Task description >> Among the entries below, copy only the span from the line containing "Supporting Student Success" through the line containing "Reference and Access: Innovative". Do so exactly, and skip the pictures.

Material for the task >>
====================
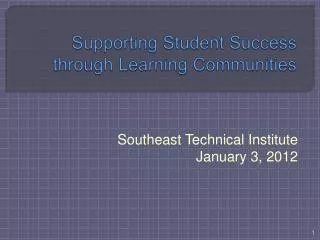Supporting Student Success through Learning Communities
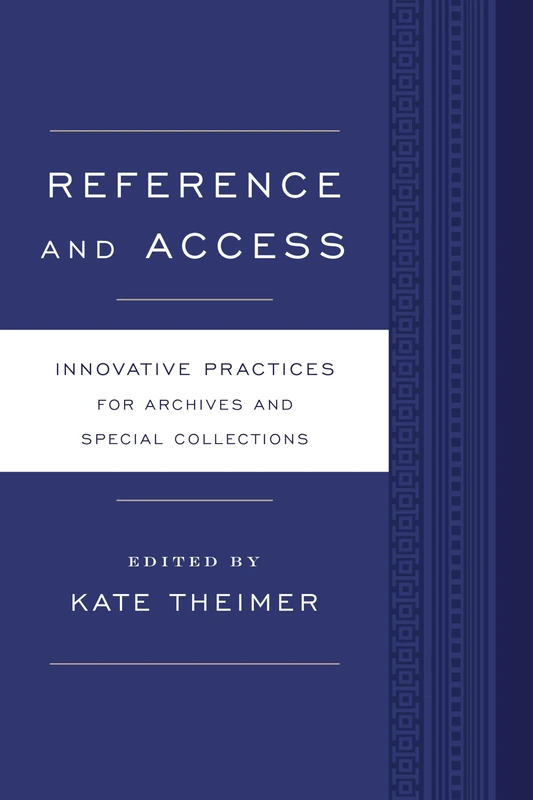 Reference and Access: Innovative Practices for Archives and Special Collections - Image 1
====================
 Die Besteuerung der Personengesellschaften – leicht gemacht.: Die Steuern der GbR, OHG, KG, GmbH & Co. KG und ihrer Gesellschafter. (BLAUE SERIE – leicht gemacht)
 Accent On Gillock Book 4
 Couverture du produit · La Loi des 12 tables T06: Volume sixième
====================
Task answer >>
Supporting Student Success through Learning Communities
 Reference and Access: Innovative Practices for Archives and Special Collections - Image 1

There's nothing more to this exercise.